India’s imported scrap trading activity has increased during the past week, with bookings of ex-US scrap reported in the market after a pause, but some local secondary steel mills have held back from bookings, anticipating prices will fall in reaction to higher availability from the US in July, SteelOrbis has learned on Wednesday, June 17.
According to traders, the softening of freight rates of shipping lines from the US West Coast made prices competitive compared to ex-UK shredded scrap that a few Indian secondary mills had been compelled to book in recent weeks, soon after the ban on exports imposed by the UAE.
Market sources said that a secondary steel producer located in the western state of Gujarat concluded a transaction of ex-US bulk HMS I/II (80:20) of around 12,000 mt at $280/mt CFR Kandla port. The previous deal for a mixed cargo of shredded scrap and HMS I/II (80:20) from the US to India was reported in early June at the same price level.
Another western India-based electric arc furnace based steel mill concluded a higher volume booking for 25,000 mt of HMS I/II (80:20) from the US West Coast at an average price reportedly in the range of $282-284/mt CFR Kandla port.
Anticipating higher availability of ex-US scrap, lower prices in July and improvement in both shipping lines to Indian ports and freight costs, most secondary steel producers have been pulling back from activity buying ex-UK scrap.
Sources said that a Maharashtra-based steel mill has concluded a contract for end-of-August delivery of 10,000 mt of ex-UK containerized shredded scrap at around $286/mt CFR Nhava Seval port. This compares to offers in the earlier week for ex-UK shredded scrap in the range of $285-288/mt CFR, market sources said.

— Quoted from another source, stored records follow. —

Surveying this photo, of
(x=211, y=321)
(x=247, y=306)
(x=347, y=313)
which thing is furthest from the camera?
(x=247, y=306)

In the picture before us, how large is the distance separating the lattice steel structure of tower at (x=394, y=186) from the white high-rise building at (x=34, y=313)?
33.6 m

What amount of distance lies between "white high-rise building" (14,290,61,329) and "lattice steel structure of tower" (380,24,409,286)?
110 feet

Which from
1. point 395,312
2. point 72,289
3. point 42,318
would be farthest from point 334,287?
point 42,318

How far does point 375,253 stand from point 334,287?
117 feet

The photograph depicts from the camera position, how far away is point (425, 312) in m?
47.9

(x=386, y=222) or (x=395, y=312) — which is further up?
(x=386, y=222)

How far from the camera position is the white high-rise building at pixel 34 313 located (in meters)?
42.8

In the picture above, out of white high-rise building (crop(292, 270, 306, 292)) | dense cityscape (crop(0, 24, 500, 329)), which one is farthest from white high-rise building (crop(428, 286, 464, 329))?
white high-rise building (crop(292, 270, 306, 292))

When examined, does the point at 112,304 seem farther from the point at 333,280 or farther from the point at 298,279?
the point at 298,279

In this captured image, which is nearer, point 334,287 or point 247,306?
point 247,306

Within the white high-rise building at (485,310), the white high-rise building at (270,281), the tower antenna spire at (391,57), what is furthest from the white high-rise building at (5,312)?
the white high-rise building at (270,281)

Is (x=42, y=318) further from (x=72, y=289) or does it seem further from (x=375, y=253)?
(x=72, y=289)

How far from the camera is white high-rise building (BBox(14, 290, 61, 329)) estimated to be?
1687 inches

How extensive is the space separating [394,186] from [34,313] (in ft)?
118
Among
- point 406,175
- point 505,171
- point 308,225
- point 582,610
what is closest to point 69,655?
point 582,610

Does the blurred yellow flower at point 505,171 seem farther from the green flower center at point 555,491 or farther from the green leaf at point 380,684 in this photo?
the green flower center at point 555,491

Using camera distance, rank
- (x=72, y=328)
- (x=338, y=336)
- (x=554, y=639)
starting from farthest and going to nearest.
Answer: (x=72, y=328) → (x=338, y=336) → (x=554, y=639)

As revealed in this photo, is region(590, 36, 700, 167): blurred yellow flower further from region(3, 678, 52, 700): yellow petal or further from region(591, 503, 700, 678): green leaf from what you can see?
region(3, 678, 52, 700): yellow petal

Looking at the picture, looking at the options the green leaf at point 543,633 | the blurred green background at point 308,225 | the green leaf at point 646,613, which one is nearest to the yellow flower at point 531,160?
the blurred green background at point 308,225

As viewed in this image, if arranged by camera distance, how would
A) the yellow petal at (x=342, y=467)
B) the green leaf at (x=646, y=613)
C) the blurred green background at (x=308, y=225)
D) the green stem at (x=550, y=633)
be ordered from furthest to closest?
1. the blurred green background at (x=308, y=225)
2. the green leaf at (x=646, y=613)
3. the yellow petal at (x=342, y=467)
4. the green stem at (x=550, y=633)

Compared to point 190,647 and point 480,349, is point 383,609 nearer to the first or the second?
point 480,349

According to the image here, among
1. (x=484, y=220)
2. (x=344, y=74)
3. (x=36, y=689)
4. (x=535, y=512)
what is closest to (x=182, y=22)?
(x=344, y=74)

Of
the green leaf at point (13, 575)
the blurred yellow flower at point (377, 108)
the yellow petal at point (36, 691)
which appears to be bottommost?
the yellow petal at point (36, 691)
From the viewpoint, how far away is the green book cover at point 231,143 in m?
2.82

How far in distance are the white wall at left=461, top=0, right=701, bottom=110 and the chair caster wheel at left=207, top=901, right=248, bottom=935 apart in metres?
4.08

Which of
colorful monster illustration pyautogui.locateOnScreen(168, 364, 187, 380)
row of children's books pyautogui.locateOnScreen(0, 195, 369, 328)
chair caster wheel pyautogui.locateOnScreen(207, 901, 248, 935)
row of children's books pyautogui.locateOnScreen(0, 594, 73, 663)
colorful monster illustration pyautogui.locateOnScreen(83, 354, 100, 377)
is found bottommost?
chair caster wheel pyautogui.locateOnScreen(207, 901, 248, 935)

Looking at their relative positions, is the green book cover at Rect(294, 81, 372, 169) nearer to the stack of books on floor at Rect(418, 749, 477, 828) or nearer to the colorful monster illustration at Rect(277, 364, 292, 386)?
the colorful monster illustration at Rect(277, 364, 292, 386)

The sources said that, with higher availability and the expected softening of prices in the future, several secondary steel mills which had shifted to sponge iron as feedstock for their mills, are expected to revert back to imported scrap. They pointed out that, while sourcing local sponge iron for their steel mills had been a cost-cutting measure earlier, imported steel scrap feedstock is of better quality and ensures higher mill productivity levels.
As secondary steel mills resumed restocking, trading activity in the local scrap market has also improved slightly, with prices maintaining their levels, even though a few steel mills claimed continued challenges in internal cross-border logistics and transportation including a shortage of labor for loading and unloading. Scrap prices have been maintained at INR 21,000/mt ($276/mt) ex-stockyard at Mandi Govindgarh in the north, while prices are also stable at INR 19,600/mt ($258/mt) ex-stockyard at Alang in the west.